Click to expand code

from unittest.mock import patch

import rules
from rules import add_rule, predicate


class NonExistentRuleException(Exception):
    pass


# this is the "private" version, for mocking purposes
def _test_rule(name, user=None, obj=None):
    if not rules.rule_exists(name):
        raise NonExistentRuleException(f"rule {name} does not exist")

    return rules.test_rule(name, user, obj)


def test_rule(*args, **kwargs):
    return _test_rule(*args, **kwargs)


def auto_rule(fn):
    """
    usage: as decorator:

    @auto_rule
    def can_edit_foo(user, obj):
        return user.has_foo(obj)
    """
    pred = predicate(fn)
    add_rule(fn.__name__, pred)
    return pred


class mock_rules:
    """
    usage: with mock_rules(can_access_foo=False):
      assert test_client.get(some_view_that_uses_patched_rules).status_code == 403
    """

    def rule_mocker(self, **rule_stubs):
        def exec_rule(rule_name, user=None, obj=None):
            if rule_name in rule_stubs:
                return rule_stubs[rule_name]

            return self.actual_rule_func(rule_name, user, obj)

        return exec_rule

    def __init__(self, **rule_stubs):
        self.actual_rule_func = _test_rule
        self._patch = patch(
            "rules_util._test_rule", self.rule_mocker(**rule_stubs)
        )

    def __enter__(self):
        return self._patch.__enter__()

    def __exit__(self, *excp):
        return self._patch.__exit__(*excp)

You don’t have to use the rules package, but I do recommend consuming rules against a central API that can easily be mocked for testing. One disadvantage of this particular implementation is that these rule strings are checked at runtime, so if you misspell a rule name, you won’t know until you run the code.

Often, rules will be composed of other rules. My rules rarely consume the central test_rule internally, but call other rule functions directly, and I never mock rules when testing rules. Ideally, rule tests should test behavior deeply, not shallowly test implementation details.

Performance tips

By setting up an independent layer of rules, we’ve made it difficult for a view to efficiently check permissions for many objects at once. For instance, if you have a view that lists all projects, and you need to know whether to display a “view” or “edit” button for each project, you’ll need to call is_project_leader() for each project, even if it’s trivially easy to write query that fetches all roles for a particular (project,user) pair!

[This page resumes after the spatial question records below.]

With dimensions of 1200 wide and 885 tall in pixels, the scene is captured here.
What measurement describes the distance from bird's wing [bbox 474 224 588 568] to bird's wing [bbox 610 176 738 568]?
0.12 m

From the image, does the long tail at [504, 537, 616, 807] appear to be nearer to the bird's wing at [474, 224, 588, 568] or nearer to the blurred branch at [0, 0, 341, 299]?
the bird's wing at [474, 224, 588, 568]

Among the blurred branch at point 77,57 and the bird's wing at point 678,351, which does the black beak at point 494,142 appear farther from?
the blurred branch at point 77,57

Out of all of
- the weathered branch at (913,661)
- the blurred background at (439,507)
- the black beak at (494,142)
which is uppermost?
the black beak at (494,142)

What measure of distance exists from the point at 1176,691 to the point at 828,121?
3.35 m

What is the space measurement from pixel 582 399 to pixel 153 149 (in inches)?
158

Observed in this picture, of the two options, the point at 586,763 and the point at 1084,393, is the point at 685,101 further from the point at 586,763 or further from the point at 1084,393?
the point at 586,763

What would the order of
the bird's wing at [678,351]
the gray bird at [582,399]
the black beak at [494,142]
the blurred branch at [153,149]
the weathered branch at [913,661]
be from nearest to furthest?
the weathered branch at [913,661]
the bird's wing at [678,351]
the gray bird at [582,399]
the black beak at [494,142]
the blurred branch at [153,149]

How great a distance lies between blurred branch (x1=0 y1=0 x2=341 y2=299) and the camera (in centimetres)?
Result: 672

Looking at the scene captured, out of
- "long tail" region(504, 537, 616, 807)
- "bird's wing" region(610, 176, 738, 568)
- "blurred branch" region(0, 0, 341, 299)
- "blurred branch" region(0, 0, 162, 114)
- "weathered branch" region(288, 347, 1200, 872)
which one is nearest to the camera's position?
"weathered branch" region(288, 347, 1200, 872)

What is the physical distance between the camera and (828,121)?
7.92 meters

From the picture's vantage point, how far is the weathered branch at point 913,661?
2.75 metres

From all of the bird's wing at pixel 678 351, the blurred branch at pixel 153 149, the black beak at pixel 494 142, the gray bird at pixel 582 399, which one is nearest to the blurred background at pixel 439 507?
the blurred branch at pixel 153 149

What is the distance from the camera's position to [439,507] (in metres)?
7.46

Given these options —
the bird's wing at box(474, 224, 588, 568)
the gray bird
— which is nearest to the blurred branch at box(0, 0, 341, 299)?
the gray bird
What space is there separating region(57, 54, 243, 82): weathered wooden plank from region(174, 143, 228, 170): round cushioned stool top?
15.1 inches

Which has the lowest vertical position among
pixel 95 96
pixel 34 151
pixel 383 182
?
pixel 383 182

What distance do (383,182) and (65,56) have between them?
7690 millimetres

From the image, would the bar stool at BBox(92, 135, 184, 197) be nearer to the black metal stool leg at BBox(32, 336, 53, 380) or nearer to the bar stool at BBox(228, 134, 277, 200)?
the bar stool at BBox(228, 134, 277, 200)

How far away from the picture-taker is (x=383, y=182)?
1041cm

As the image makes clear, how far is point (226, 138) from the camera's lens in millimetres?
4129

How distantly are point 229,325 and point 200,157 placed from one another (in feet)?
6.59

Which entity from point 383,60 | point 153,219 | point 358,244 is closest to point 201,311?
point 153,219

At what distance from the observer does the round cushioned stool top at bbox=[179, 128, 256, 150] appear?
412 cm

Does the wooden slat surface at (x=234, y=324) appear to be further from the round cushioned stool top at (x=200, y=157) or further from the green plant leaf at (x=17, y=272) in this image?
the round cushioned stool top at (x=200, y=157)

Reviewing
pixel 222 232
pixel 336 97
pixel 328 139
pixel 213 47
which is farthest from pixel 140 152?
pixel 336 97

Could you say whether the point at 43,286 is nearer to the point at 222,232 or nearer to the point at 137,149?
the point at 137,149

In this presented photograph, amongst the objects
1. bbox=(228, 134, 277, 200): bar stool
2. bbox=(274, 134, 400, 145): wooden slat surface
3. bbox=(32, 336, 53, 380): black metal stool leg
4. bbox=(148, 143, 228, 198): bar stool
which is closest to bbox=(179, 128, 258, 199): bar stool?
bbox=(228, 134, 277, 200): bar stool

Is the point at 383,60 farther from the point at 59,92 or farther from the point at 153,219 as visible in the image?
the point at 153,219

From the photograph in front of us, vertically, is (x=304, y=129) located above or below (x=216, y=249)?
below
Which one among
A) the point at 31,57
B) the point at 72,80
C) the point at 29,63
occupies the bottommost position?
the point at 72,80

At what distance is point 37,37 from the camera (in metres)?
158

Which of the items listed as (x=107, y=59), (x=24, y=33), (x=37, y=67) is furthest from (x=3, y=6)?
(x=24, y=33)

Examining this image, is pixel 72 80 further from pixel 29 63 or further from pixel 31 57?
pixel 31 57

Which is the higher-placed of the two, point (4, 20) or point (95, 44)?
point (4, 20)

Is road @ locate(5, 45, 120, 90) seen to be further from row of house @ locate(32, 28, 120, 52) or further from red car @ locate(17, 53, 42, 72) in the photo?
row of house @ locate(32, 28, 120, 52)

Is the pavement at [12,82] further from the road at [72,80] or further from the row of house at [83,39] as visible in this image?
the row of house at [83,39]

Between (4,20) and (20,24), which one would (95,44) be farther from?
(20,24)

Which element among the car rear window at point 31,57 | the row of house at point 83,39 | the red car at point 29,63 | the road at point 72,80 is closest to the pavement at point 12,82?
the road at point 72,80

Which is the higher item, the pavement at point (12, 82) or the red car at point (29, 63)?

We could write a few rules that take a list of objects and returns a list or dictionary of booleans. This API is awkward to consume, but it works in a pinch.

Instead, I recommend using something like django-data-fetcher which will allow views to pre-populate a cache of records used by your rules (disclaimer: I authored this package).

Wrap-up

As a broader concept, permissions-as-data is not always bad. It has worked really well for unix file systems and relational databases. Sometimes you’ll find it’s necessary: If your authorization logic isn’t implied from your existing data model, then you’ll need to store permission information as data somehow. Even in this case, I would still suggest layering a rules-based approach on top of it. This way, you can still treat authorization as its own layer, and therefore test your views and rules independently. It’s also easier to modify logic later, e.g. if you’re adding administrators who can do anything, it’s much simpler to modify rule functions than it is to create new permission records for every single object in the database.

Rules-based authorization can easily wrap around permissions-as-data, but permissions-as-data can never wrap around a rules-based authorization.